Investors have so far dismissed fears that Nvidia will suffer from tightening US restrictions on sales to China of advanced processors suitable for the development of large artificial intelligence systems. The chipmaker said the controls would not have a “significant near-term impact” on its business.
Since the Biden administration’s announcement in mid-October, Nvidia’s market valuation has lost and regained approximately $200 billion – the equivalent of Intel’s entire market capitalization – reaching an all-time high last week that valued the company at $1.2 billion.
Morgan Stanley analysts said in a research note last week that the impact of China’s restrictions was “the most asked earnings question” among Nvidia investors.
China accounts for as much as 25 percent of sales for Nvidia’s data center business, but the company confidently said last month that it does not yet expect a significant fallout from the new U.S. rules.
“Given the strong demand for our products around the world, we do not expect the additional restrictions to have a significant near-term impact on our financial results,” it said.
The results to be announced Tuesday cover the three months ending at the end of October, so the results themselves likely won’t reflect much of the rules change. But investors will carefully examine forward guidance.
Nvidia has attempted to circumvent U.S. restrictions on its chip sales in China with new processors that circumvent performance restrictions.
Earlier this year, it launched a modified version of its flagship H100 processor for Chinese customers, called the H800, following the first US restrictions announced in October 2022. Then, this month, the Financial Times reported that Nvidia had again adapted its products, with a new product for China called H20.
The company has not officially announced the H20 but has released its specifications to potential customers in China. The details have left observers at odds over whether Nvidia has been able to meet U.S. requirements while satisfying Chinese customer demand for AI chips.

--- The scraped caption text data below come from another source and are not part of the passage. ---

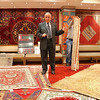 2016-10-12 Benson Istanbul Day 02 - Istanbul Handicraft Center carpet sales pitch 02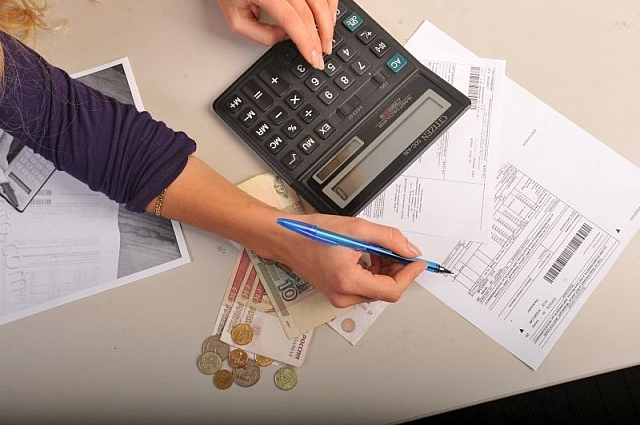 Прежде, чем брать кредиты, стоит рассчитать свои платёжные возможности.
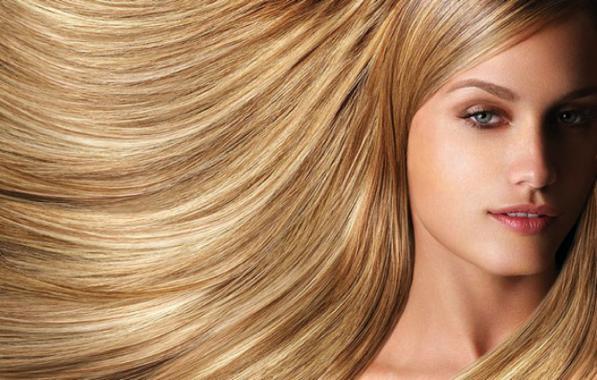Consigli per capelli e pettinatureCapelli belli e lucenti  consigli ... c029cf2c2547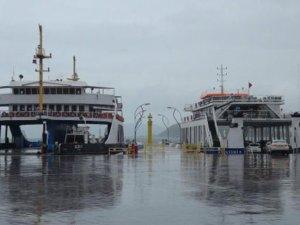 Gelibolu-Lapseki feribot seferlerine fırtına engeli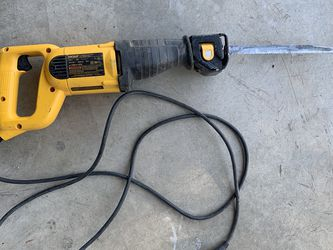 Dewalt Reciprocating Saw Electric for Sale in Hesperia,  CA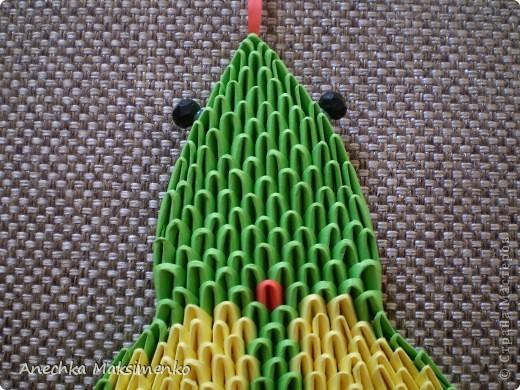 По просьбам Мастериц решила сделать небольшой Мастер - класс своей Кобры. Новую змею,честно признаюсь,собирать не хотелось.Так как нужно было бы очень много новых модулей,поэтому решила разобрать готовую и по ней сделать описание.  Всего на кобру ушло около 2300 модулей. Из них зеленых - около 1200 модулей (19 листов А4), желтых - 800 (12,5 листов А4), красных - 146 (2,3 листа А4), розовых - 150 (2,3 листа А4), черных - 2 модуля. Модули я  использовала размером 1/64 листа А4.  Надеюсь мой Мастер-класс кому-то пригодится)))Если возникнут вопросы - спрашивайте!))) фото 3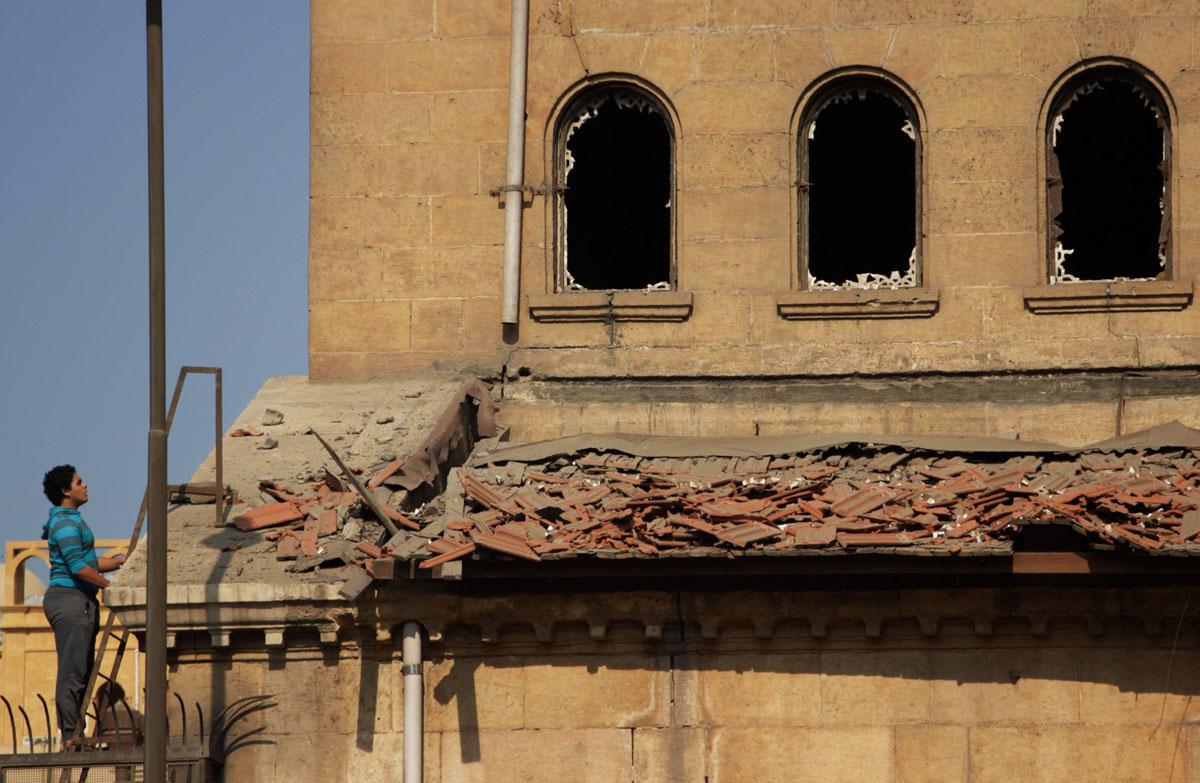 Bomb blast at Cairo church kills at least 25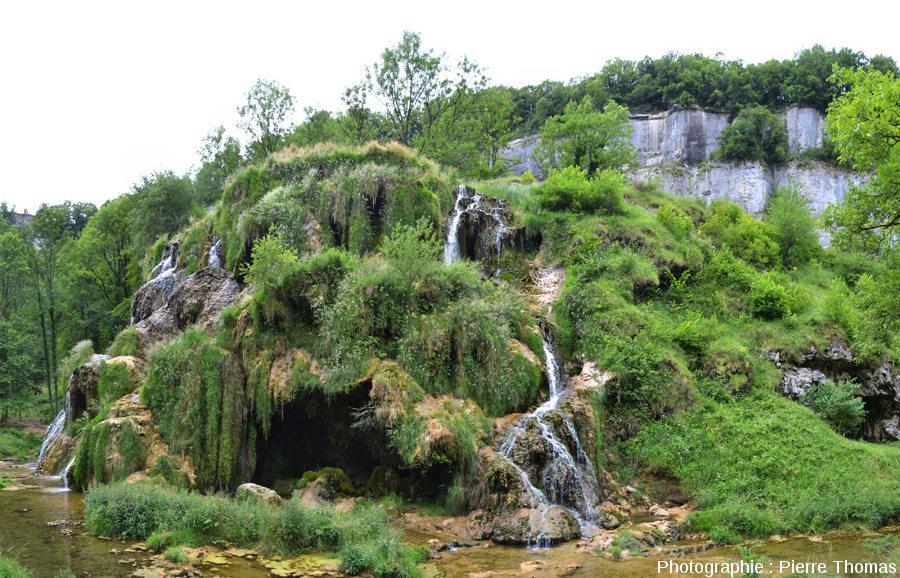 Vue d'ensemble côté Sud-Est de la cascade de Baume-les-Messieurs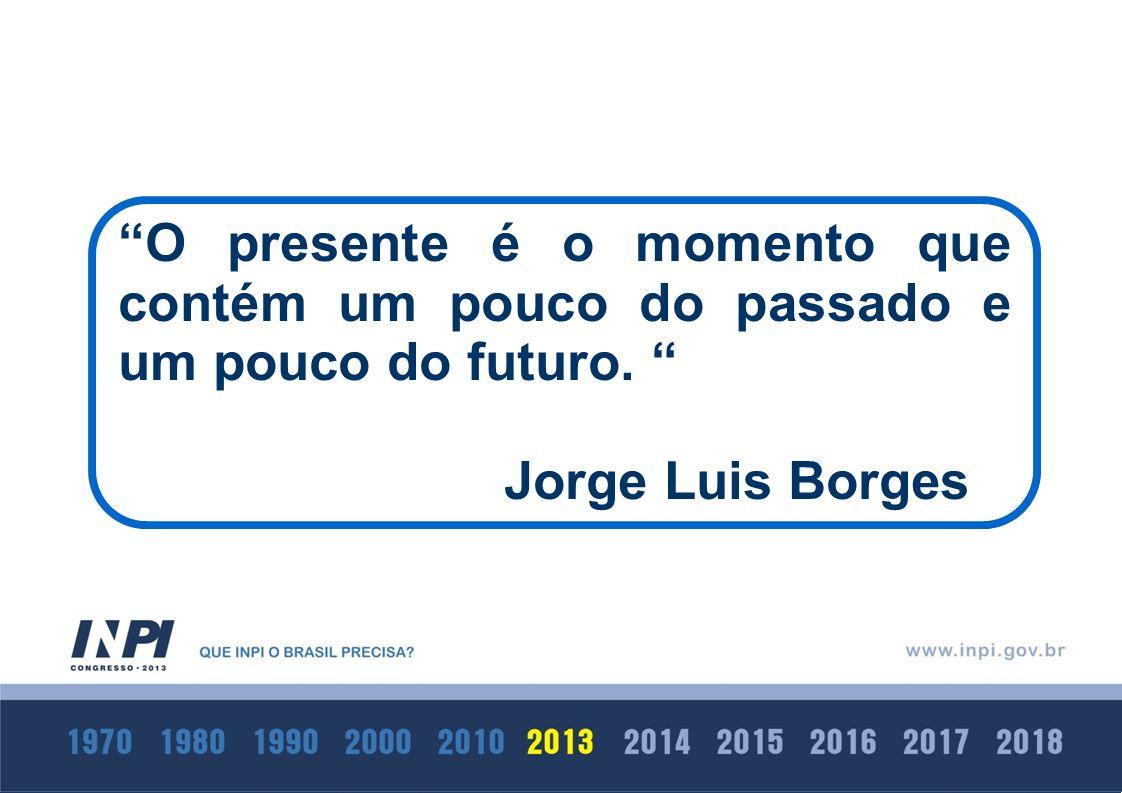 O presente é o momento que contém um pouco do passado e um pouco do futuro.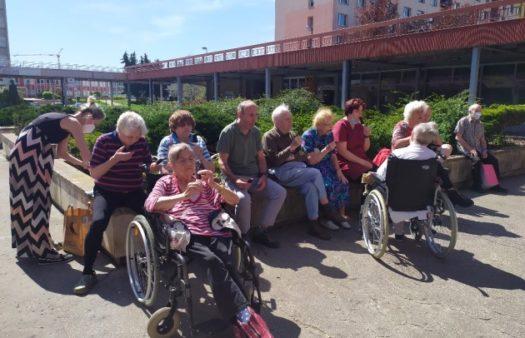 První slunečné dny v SeniorCentru Hradec Králové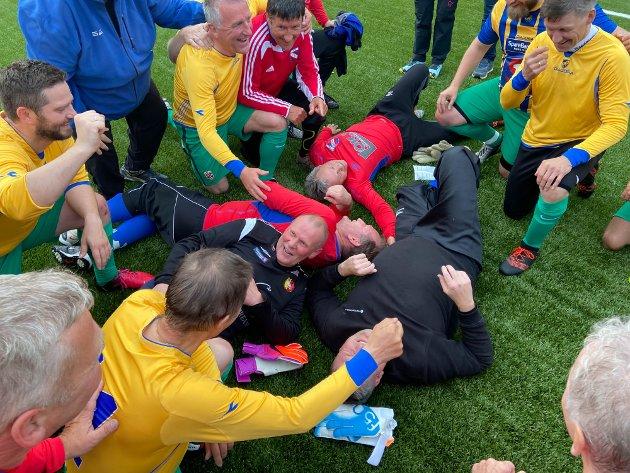Veteranene på Finnmark-laget og Øksfjord-laget etter veterankampen. Mats Martinsen voktet Øksfjord ILs mål på slutten, og han ble liggende igjen på banen etter dommeren hadde blåst av med en skade.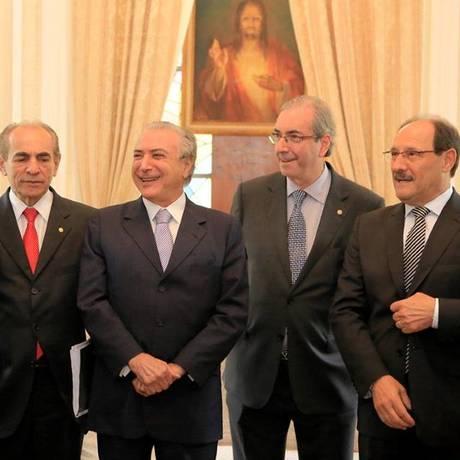 Presidente da Câmara, Eduardo Cunha (PMDB-RJ), segundo à direita, e o vice-presidente Michel Temer no evento em Porto Alegre Foto: Divulgação/Facebook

Analysts and senior executives at two Chinese cloud computing providers said these details suggested the H20 may not provide enough computing power to effectively train AI systems equivalent to OpenAI’s latest model, GPT-4 . The chips would not allow Chinese companies to remain competitive with their U.S. counterparts, these people said — a crucial goal of the Biden administration.
Executives from Tencent and Alibaba suggested during their quarterly earnings calls last week that Chinese tech groups may not be able to rely on Nvidia’s new chips to drive their models. ‘AI. Both said they plan to focus more on domestic alternatives to Nvidia, with Huawei seen as the most likely beneficiary.
Eddie Yongming Wu, Alibaba’s chief executive, said he expected to see “multiple different chips used (by) multiple different vendors, meeting the demand for AI computing power in the Chinese market.” .
Charlie Chai, a Shanghai-based 86Research analyst, said it was “fundamentally difficult” to use the H20 to train large AI models, limited by a performance ceiling on a single chip.
Nvidia has long opposed U.S. controls on the grounds that keeping U.S. companies in China would only fuel the advance of local chipmakers.
Analysts and industry professionals say it would take years for Chinese tech companies to adapt their systems to use domestic chips instead of Nvidia’s. However, this process has been accelerated by the strengthening of export controls by the US government.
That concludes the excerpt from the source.